Prices are surging, but fans are still paying top dollar to watch live sports
Demand for sports attendance is usually “unresponsive to price changes,” said Dennis Coates, a sports economics professor at the University of Maryland, Baltimore County. “Good times, bad times, high prices — it doesn’t change consumers’ behavior” around spending on sports.
Now that pandemic restrictions are easing, even as cases remain elevated in several places, people are looking to get out more. “I think people want high-end experiences, want to get out, and they’ve been pent-up for several years now,” Ari Emanuel, CEO of Ultimate Fighting Championship owner Endeavor, said recently on CNBC. “They want to live life a little bit.”
That was illustrated earlier this month, when ticket prices for upcoming 2022 NFL games were averaging $307 immediately following the release of the league’s schedule, said secondary market platform SeatGeek. Though that price is down from an average of $411 out of the gate last year, it’s higher than the average of $305 in 2020, when attendance was restricted due to Covid. The average in 2019, before the disease gripped the globe, was $258. Ticket prices reflect demand, and they usually fluctuate throughout the season.

▶ **The data**:
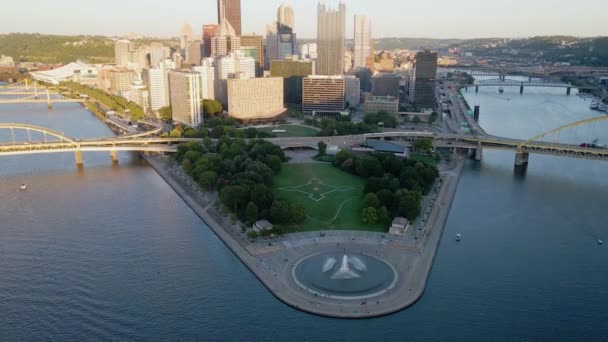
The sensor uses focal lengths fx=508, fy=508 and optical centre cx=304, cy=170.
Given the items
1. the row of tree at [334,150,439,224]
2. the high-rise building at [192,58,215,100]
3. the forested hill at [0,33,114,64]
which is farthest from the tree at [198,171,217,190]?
the forested hill at [0,33,114,64]

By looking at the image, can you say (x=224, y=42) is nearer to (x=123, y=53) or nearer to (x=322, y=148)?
(x=123, y=53)

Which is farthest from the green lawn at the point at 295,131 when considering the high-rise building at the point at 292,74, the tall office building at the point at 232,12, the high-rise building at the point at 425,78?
the tall office building at the point at 232,12

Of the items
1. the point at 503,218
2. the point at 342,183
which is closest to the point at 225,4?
the point at 342,183

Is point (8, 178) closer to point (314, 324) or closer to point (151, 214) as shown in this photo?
point (151, 214)

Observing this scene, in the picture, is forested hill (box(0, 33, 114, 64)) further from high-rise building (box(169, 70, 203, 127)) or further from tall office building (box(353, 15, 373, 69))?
high-rise building (box(169, 70, 203, 127))

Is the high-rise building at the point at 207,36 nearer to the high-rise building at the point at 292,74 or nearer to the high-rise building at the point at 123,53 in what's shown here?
the high-rise building at the point at 123,53

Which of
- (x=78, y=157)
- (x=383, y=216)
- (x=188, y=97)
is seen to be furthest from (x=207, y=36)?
(x=383, y=216)

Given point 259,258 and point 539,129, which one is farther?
point 539,129
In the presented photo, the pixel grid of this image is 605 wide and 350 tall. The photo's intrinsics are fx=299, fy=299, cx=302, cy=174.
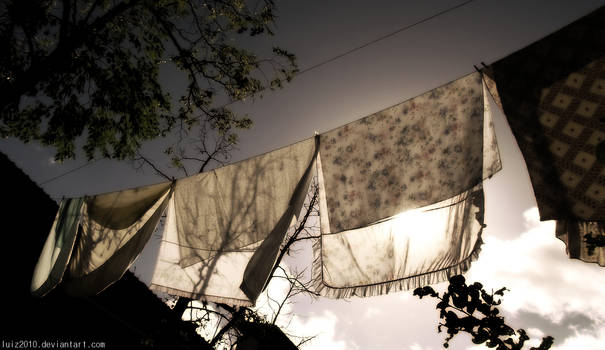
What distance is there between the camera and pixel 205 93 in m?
6.82

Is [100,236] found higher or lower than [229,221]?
lower

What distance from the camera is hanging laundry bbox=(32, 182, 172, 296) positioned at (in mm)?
3346

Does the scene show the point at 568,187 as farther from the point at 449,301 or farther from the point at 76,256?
the point at 76,256

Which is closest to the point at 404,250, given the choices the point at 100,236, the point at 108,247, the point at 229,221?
the point at 229,221

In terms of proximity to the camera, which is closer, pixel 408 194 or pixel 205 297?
pixel 408 194

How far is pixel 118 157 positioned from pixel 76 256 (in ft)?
9.25

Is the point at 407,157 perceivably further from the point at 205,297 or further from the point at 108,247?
the point at 108,247

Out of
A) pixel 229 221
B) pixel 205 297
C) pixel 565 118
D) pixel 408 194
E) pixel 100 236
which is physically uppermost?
pixel 565 118

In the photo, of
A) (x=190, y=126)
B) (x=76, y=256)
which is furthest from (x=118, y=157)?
(x=76, y=256)

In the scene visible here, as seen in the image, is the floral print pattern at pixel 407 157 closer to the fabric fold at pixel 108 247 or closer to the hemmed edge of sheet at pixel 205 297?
the hemmed edge of sheet at pixel 205 297

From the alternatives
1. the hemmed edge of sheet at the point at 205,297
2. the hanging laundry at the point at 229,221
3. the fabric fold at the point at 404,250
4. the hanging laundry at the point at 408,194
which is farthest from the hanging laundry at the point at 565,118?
the hemmed edge of sheet at the point at 205,297

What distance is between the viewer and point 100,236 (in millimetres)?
3766

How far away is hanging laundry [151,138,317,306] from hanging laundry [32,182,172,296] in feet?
1.02

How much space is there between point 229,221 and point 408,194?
190 centimetres
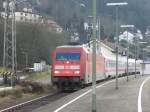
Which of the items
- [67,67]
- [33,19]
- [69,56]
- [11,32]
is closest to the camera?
[67,67]

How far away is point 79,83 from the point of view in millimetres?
39062

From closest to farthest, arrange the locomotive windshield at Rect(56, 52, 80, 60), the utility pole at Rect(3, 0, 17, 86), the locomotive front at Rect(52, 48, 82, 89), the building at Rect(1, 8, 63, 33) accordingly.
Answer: the locomotive front at Rect(52, 48, 82, 89)
the locomotive windshield at Rect(56, 52, 80, 60)
the utility pole at Rect(3, 0, 17, 86)
the building at Rect(1, 8, 63, 33)

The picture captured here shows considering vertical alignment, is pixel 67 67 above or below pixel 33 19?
below

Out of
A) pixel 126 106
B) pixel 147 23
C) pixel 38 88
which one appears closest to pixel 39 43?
A: pixel 147 23

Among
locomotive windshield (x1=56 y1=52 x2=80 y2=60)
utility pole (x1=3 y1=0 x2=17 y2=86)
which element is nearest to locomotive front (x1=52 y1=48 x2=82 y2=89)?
locomotive windshield (x1=56 y1=52 x2=80 y2=60)

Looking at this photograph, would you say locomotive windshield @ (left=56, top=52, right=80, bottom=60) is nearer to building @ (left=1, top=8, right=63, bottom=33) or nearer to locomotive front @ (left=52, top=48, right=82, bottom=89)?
locomotive front @ (left=52, top=48, right=82, bottom=89)

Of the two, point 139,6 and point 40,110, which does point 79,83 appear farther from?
point 139,6

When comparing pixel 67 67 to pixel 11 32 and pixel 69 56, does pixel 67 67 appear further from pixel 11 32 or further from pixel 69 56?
pixel 11 32

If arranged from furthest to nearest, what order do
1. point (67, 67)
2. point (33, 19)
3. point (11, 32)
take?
point (33, 19) < point (11, 32) < point (67, 67)

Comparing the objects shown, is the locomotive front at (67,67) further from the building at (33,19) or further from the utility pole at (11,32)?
the building at (33,19)

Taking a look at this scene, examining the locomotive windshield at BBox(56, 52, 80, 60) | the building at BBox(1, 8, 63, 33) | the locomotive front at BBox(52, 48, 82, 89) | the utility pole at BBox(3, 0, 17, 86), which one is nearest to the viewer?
the locomotive front at BBox(52, 48, 82, 89)

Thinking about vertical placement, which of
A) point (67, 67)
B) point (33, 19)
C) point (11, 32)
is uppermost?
point (33, 19)

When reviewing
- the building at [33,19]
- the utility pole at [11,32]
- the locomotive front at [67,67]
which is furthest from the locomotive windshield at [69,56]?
the building at [33,19]

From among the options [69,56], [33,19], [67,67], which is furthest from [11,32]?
[33,19]
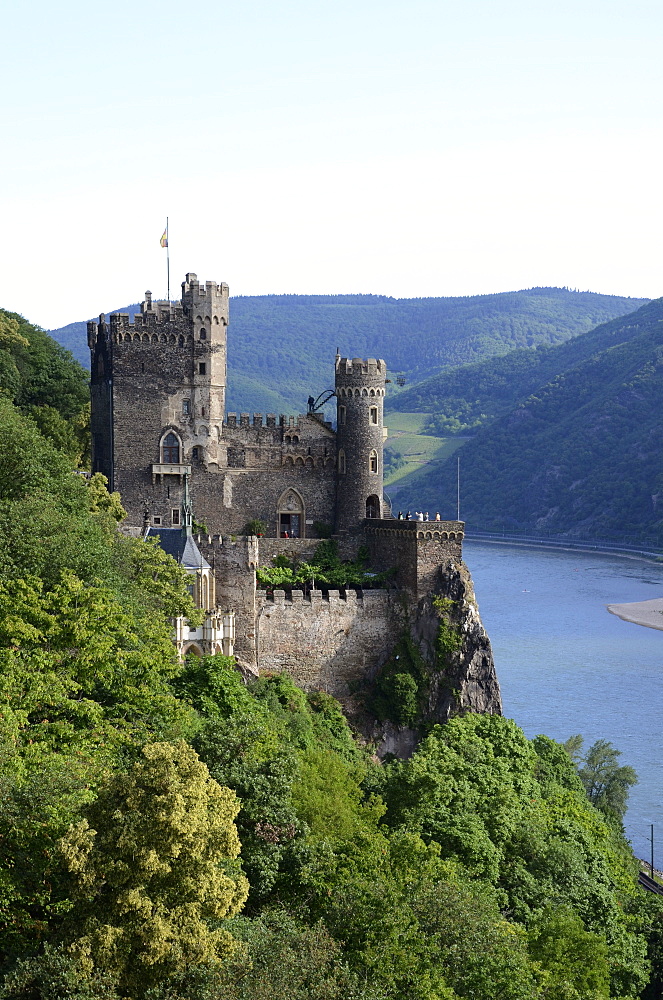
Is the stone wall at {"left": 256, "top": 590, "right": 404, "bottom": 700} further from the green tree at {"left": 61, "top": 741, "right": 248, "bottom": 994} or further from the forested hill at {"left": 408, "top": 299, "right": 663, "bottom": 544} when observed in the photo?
the forested hill at {"left": 408, "top": 299, "right": 663, "bottom": 544}

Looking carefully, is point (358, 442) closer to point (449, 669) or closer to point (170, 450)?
point (170, 450)

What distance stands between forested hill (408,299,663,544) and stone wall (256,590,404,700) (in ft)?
324

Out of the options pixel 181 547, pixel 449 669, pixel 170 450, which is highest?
pixel 170 450

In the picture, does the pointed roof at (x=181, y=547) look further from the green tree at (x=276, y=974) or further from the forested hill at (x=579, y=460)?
the forested hill at (x=579, y=460)

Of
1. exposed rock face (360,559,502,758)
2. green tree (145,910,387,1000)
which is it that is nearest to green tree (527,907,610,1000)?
green tree (145,910,387,1000)

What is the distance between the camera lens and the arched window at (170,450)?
57.1 meters

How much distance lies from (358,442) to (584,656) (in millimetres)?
38863

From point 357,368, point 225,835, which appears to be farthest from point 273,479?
point 225,835

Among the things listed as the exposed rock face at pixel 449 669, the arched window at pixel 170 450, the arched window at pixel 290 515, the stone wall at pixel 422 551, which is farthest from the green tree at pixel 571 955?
the arched window at pixel 170 450

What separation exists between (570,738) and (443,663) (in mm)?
16897

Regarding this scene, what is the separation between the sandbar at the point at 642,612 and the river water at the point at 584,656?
94cm

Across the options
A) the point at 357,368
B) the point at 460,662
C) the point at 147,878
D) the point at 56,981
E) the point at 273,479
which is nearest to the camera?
the point at 56,981

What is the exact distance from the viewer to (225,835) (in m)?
22.1

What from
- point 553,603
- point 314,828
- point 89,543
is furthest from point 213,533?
point 553,603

▶ **Questions to answer**:
1. According to the article on sports ticket prices, what was the average price of NFL tickets in 2019?
2. Put this sentence from the article on sports ticket prices into Spanish: "Ticket prices reflect demand, and they usually fluctuate throughout the season."
3. Resume the article on sports ticket prices, writing on from its last sentence.
The rows have no connection to the article on sports ticket prices.

▶ **Answers**:
1. $258

2. Los precios de las entradas reflejan la demanda y suelen fluctuar a lo largo de la temporada.

3.
As demand surges, teams and organizations are raising prices. A concession menu for the PGA Championship this week showed $18 beers. Spending rates per fan grew for the NFL and the NBA in their most recent seasons, according to the Fan Cost Index produced by Team Marketing Report, a sports marketing firm in Chicago. The index calculates what it would cost for nonpremium seats, two beers, four sodas, two hot dogs, merchandise and parking costs, according to the firm’s CEO, Chris Hartweg.
This spring, fans are packing arenas for the NHL and NBA playoffs. Hugo Figueroa, 29, said he paid $1,200 for three tickets to a playoff game between the Boston Celtics and the Brooklyn Nets.
“Work hard, play hard,” Figueroa told CNBC last month as he stood inside the Nets’ fan shop at Barclays Center in Brooklyn. He said he purchased a beer at the game but “ate before I got here because I didn’t want to pay for food.” Concessions are typically marked up higher at sports and entertainment venues than at typical restaurants and food courts.
Figueroa said he works two jobs, so he can contend with rising prices. “I work so I can spend,” he said.